Duplicate the listing below from the line with "From the visual" up to and including the line with "How far are", and omit any pictures.

____

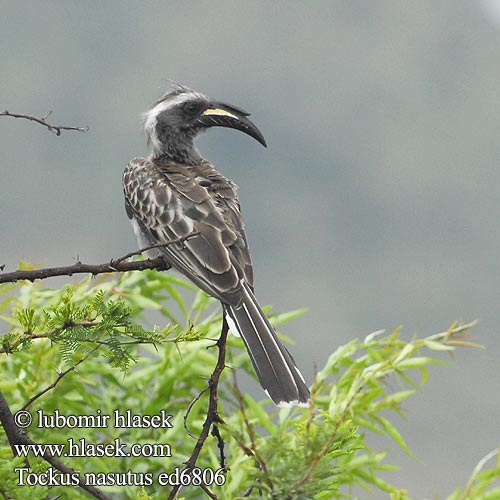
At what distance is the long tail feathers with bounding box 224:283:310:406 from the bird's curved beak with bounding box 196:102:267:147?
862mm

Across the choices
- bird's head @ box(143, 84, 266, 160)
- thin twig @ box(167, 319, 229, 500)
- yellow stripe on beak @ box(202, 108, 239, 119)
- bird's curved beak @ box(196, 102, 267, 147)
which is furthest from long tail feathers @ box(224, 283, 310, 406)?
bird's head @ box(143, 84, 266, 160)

____

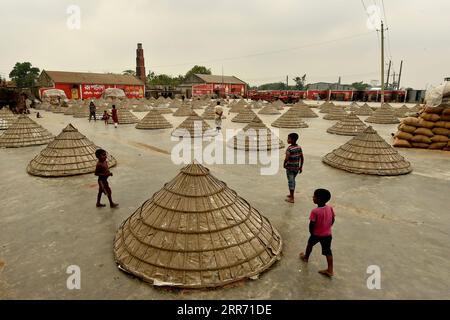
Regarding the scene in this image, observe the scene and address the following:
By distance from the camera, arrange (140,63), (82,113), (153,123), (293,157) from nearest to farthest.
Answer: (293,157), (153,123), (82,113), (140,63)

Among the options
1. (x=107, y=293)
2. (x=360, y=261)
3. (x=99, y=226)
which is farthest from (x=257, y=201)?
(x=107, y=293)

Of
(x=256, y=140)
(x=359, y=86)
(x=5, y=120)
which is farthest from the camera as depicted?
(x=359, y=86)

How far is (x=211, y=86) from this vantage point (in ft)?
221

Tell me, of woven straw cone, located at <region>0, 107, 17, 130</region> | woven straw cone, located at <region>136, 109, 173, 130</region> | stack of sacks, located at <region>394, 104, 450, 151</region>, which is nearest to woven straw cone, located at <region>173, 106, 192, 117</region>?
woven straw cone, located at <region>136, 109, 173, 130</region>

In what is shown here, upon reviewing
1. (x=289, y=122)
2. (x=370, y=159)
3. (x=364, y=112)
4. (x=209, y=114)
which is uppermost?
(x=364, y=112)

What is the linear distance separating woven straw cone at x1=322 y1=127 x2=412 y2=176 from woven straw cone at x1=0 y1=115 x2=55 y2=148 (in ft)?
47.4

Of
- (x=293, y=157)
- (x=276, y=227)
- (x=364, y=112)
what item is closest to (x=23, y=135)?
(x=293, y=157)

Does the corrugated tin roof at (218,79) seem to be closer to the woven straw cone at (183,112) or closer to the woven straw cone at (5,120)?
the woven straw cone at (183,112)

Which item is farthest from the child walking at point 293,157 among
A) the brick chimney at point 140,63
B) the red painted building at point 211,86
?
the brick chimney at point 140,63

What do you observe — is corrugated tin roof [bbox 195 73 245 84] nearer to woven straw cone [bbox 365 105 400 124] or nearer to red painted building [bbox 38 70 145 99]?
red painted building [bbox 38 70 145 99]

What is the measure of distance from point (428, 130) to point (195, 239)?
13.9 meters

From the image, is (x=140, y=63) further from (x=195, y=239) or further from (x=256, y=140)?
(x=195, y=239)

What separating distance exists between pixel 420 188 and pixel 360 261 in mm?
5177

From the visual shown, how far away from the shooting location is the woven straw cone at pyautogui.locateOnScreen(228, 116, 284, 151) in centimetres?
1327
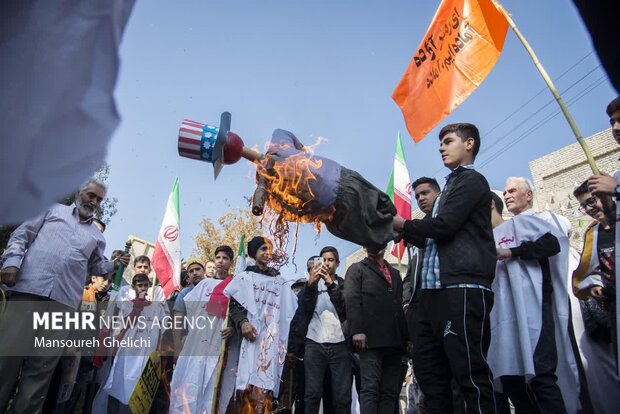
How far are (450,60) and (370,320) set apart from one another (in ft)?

____

WRITTEN SOLUTION:
From the visual shown, how far away from the shooting location is the woven straw cone at pyautogui.locateOnScreen(228, 116, 284, 151) in centimetres?
1327
How far are (450,60) and (370,320) set apart from one another (in ft)?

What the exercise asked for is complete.